__Exercise brief__
Reproduce the listing below, renaming "snow patch" to "snowdrift" throughout and leaving every other part unchanged.

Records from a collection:
======
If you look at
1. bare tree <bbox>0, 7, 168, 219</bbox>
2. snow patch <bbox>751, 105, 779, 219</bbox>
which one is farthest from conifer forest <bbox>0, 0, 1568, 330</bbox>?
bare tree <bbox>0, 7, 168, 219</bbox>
======
__Task response__
If you look at
1. bare tree <bbox>0, 7, 168, 219</bbox>
2. snowdrift <bbox>751, 105, 779, 219</bbox>
which one is farthest from conifer forest <bbox>0, 0, 1568, 330</bbox>?
bare tree <bbox>0, 7, 168, 219</bbox>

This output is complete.